Unfortunately, this seems not to be the norm for the majority of teams I observe due to an innate fear of conflict.  Rather than recruit diversity of thought, some leaders prefer to retain people who only think the same as them.  While it may seem easier to advance your mission with like minded people on the front end, it comes at a cost on the back end of the decision making process.  This is something I have had to learn the hard way due to my personality type and leadership style.  As a passionate and driven leader who likes to make decisions quickly and take the shortest route to achieving a goal, I am often frustrated by process.  However, due to the coaching of great leaders who are secure enough not to be threatened by diversity and who are smart enough to value it, I have grown to resist my natural tendency to bypass process and have learned to leverage it to make more effective decisions.  In fact, the more passionate I am about an idea, the more determined I am to draw on the collective wisdom of diverse thinkers to ensure the idea is given every possibility to succeed.  So much so, that if I sense people on my team are holding back, in the words of leadership consultant Patrick Lencioni,  I will "mine for conflict" so that all views are considered to reach the best possible decision.

It concerns me deeply when leaders stack a team with "yes" people or worse, disband a team in favour of less resistance.  We seriously compromise our ability to effectively lead a team when we set ourselves up as the primary decision maker without the robust input of other leaders, which also undermines our ability to empower those who are excluded from the decision making process.  In saying that, discernment must be exercised to ensure that we are inviting the right type of conflict from the right type of people.  Patrick Lencioni talks about the importance of developing a foundation of trust in a team around shared values and vision to engage in healthy conflict to advance the mission of the organisation.  Where there is no trust and a misalignment of vision, the chances are this will create the wrong type of conflict from people who are not committed to a common goal.

Learning to embrace the conflict stimulates creative interaction within a team where ego is set aside in the interest of well considered decisions that team members are willing to commit to and be held accountable for, despite disagreement during the process.  

“Disagreement converts the plausible into the right and the right into the good decision.”  (Peter F. Drucker)

1 comment:

  1. You've been very humble here, Rob.
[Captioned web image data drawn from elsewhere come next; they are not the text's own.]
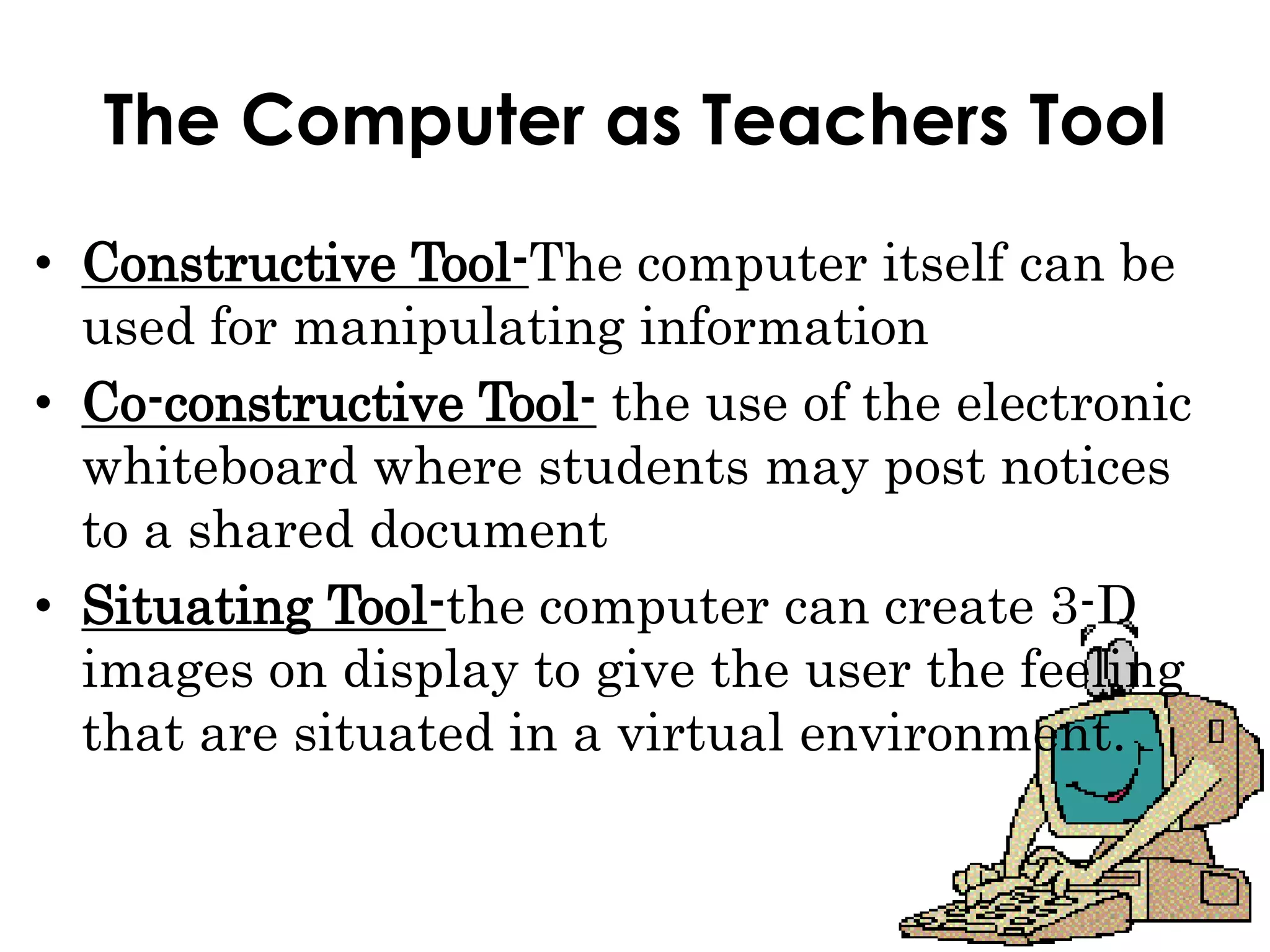 The Computer as Teachers Tool
• Constructive Tool-The computer itself can be
used for manipulating information
• Co-constructive Tool- the use of the electronic
whiteboard where students may post notices
to a shared document
• Situating Tool-the computer can create 3-D
images on display to give the user the feeling
that are situated in a virtual environment.
 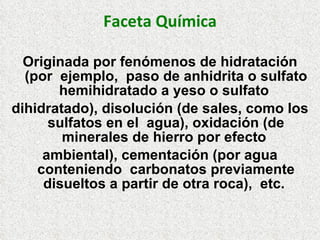 Faceta Química
Originada por fenómenos de hidratación
(por ejemplo, paso de anhidrita o sulfato
hemihidratado a yeso o sulfato
dihidratado), disolución (de sales, como los
sulfatos en el agua), oxidación (de
minerales de hierro por efecto
ambiental), cementación (por agua
conteniendo carbonatos previamente
disueltos a partir de otra roca), etc.
 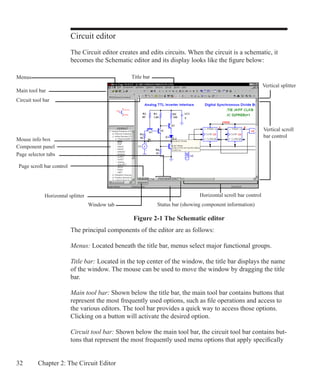 32 Chapter 2: The Circuit Editor
Circuit editor
The Circuit editor creates and edits circuits. When the circuit is a schematic, it
becomes the Schematic editor and its display looks like the figure below:
The principal components of the editor are as follows:
Menus: Located beneath the title bar, menus select major functional groups.
Title bar: Located in the top center of the window, the title bar displays the name
of the window. The mouse can be used to move the window by dragging the title
bar.
Main tool bar: Shown below the title bar, the main tool bar contains buttons that
represent the most frequently used options, such as file operations and access to
the various editors. The tool bar provides a quick way to access those options.
Clicking on a button will activate the desired option.
Circuit tool bar: Shown below the main tool bar, the circuit tool bar contains but-
tons that represent the most frequently used menu options that apply specifically
Figure 2-1 The Schematic editor
Title barMenus
Page selector tabs
Status bar (showing component information)
Main tool bar
Page scroll bar control
Horizontal scroll bar control
Vertical scroll
bar control
Window tab
Horizontal splitter
Vertical splitter
Circuit tool bar
Mouse info box
Component panel
 
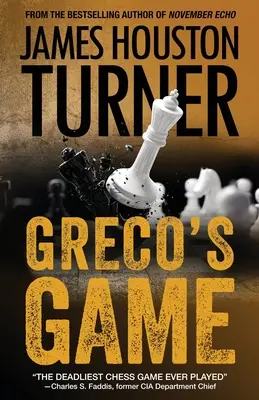 Greco játéka: Egy Alekszandr Talanov thriller - Greco's Game: An Aleksandr Talanov thriller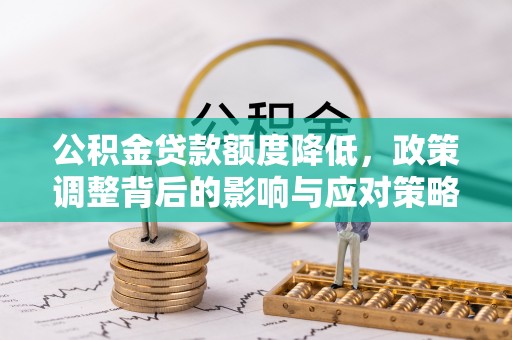 望城公积金贷款额度降低，政策调整背后的影响与应对策略
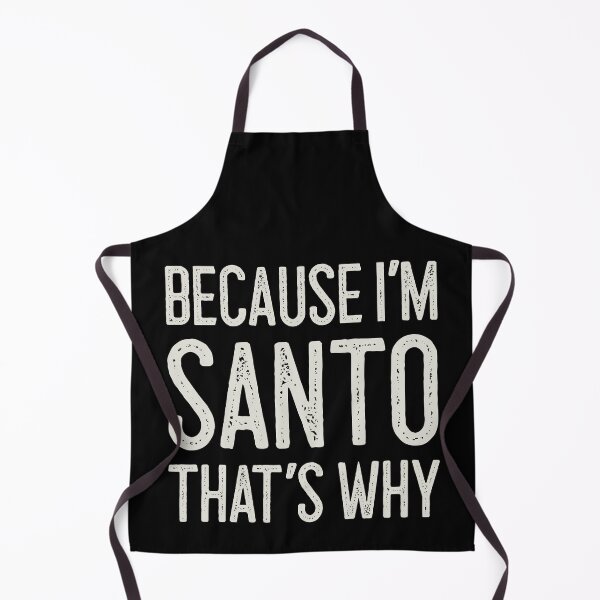 Item preview, Because I’m Santo That’s Why Funny Personalized Name designed and sold by MariosNydras.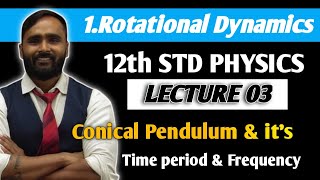 12th PHYSICS  ROTATIONAL DYNAMICS  LECTURE 03  CONICAL PENDULUM amp ITS TIME PERIOD AND FREQUENCY [upl. by Wier]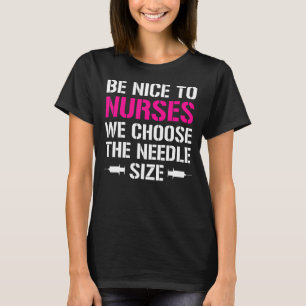 Wees aardig voor de verpleegkundigen. t-shirt
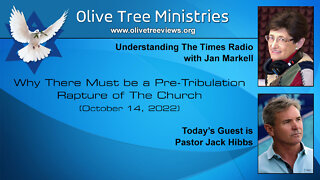 Why There Must Be a Pre-Tribulation Rapture of the Church – Pastor Jack Hibbs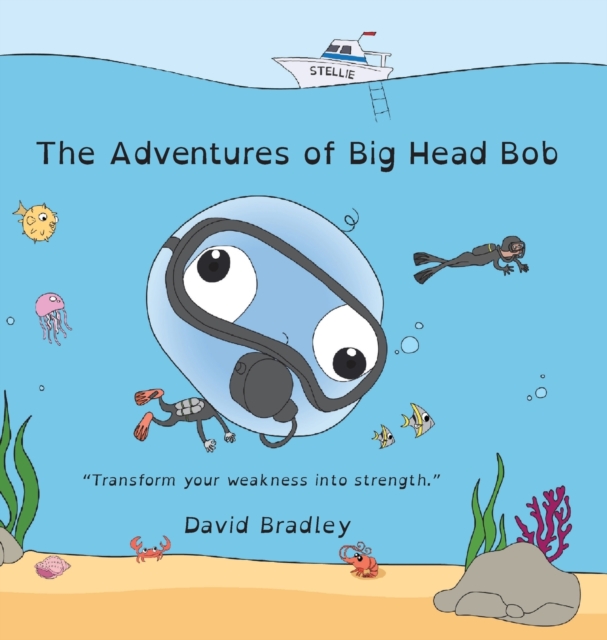 The Adventures of Big Head Bob - Transform Your Weakness into Strength, Hardback Book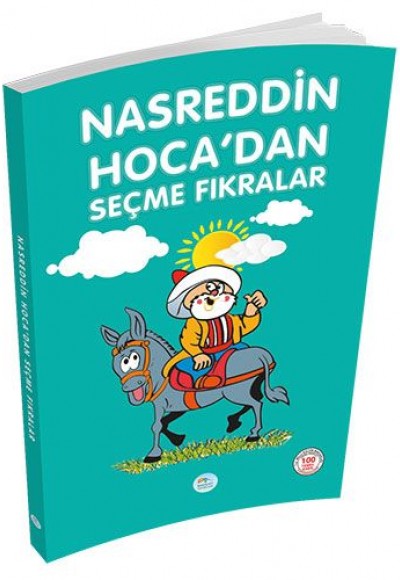 Nasreddin Hoca'dan Seçme Fıkralar Nasreddin Hoca'dan Seçme Fıkralar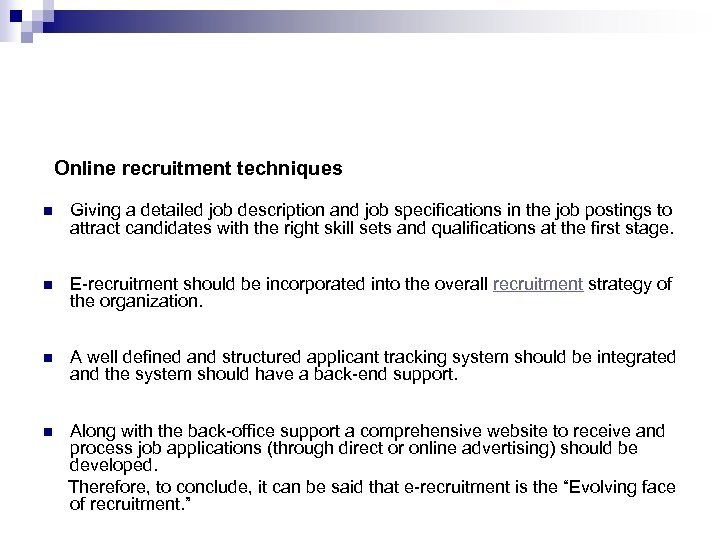 Online recruitment techniques n Giving a detailed job description and job specifications in the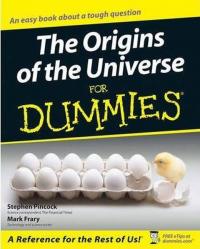 The Origins of the Universe for Dummies Stephen Pincock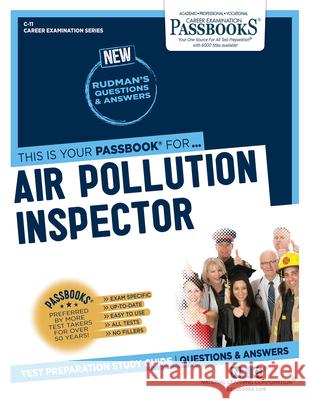 Air Pollution Inspector (C-11): Passbooks Study Guide Corporation, National Learning 9781731800114 National Learning Corp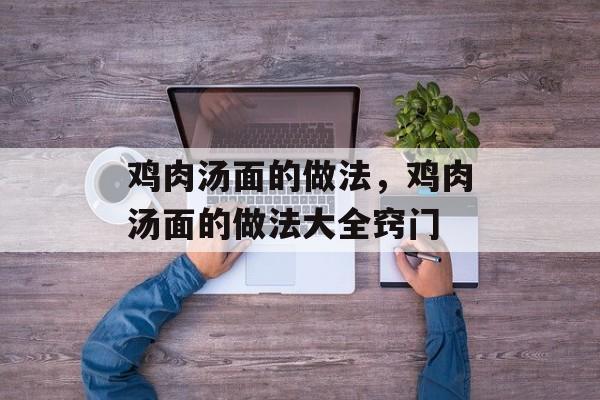 鸡肉汤面的做法，鸡肉汤面的做法大全窍门-第1张图片-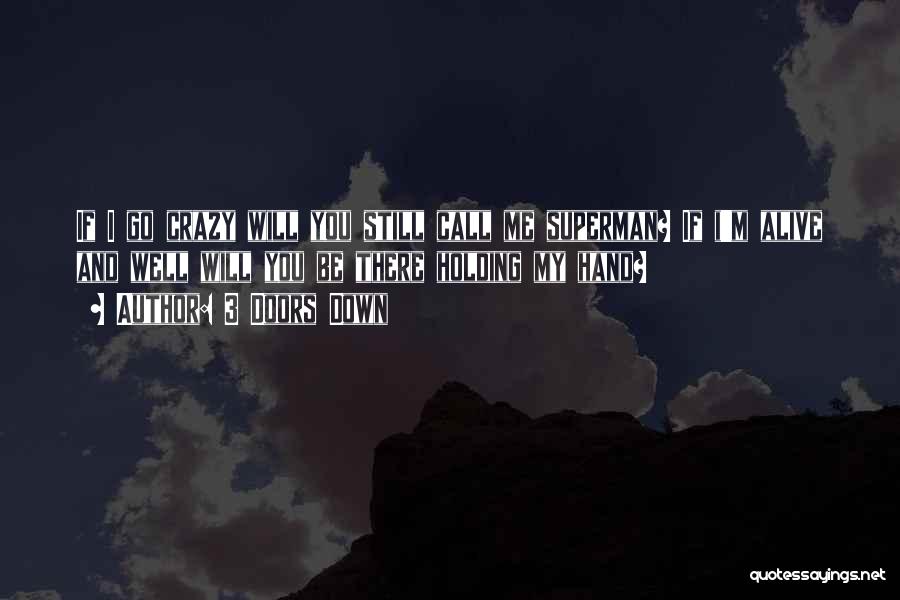 3 Doors Down Quotes: If I Go Crazy Will You Still Call Me Superman? If I'm Alive And Well Will You Be There Holding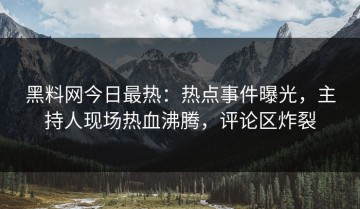 黑料网今日最热：热点事件曝光，主持人现场热血沸腾，评论区炸裂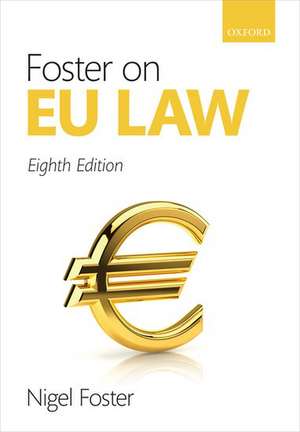 Foster on EU Law de Nigel Foster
Some wise comments. Personally, I've always loved a good conflict but, unfortunately, have not always approached it in a God-honouring way. On the same note, it is sad that many Christians view conflict as unnecessary, and this has frustrated me immensely (probably one of the reasons why I got worked up!). So many of us, growing up, were taught to avoid it, or at least had that modelled to us, but there is a time to be quiet and a time to speak. Jesus is the perfect example of one who 'caused' conflict, but did it with the right purpose and mission, hence He led others to God and challenged the thinking of those who thought they were doing the right thing.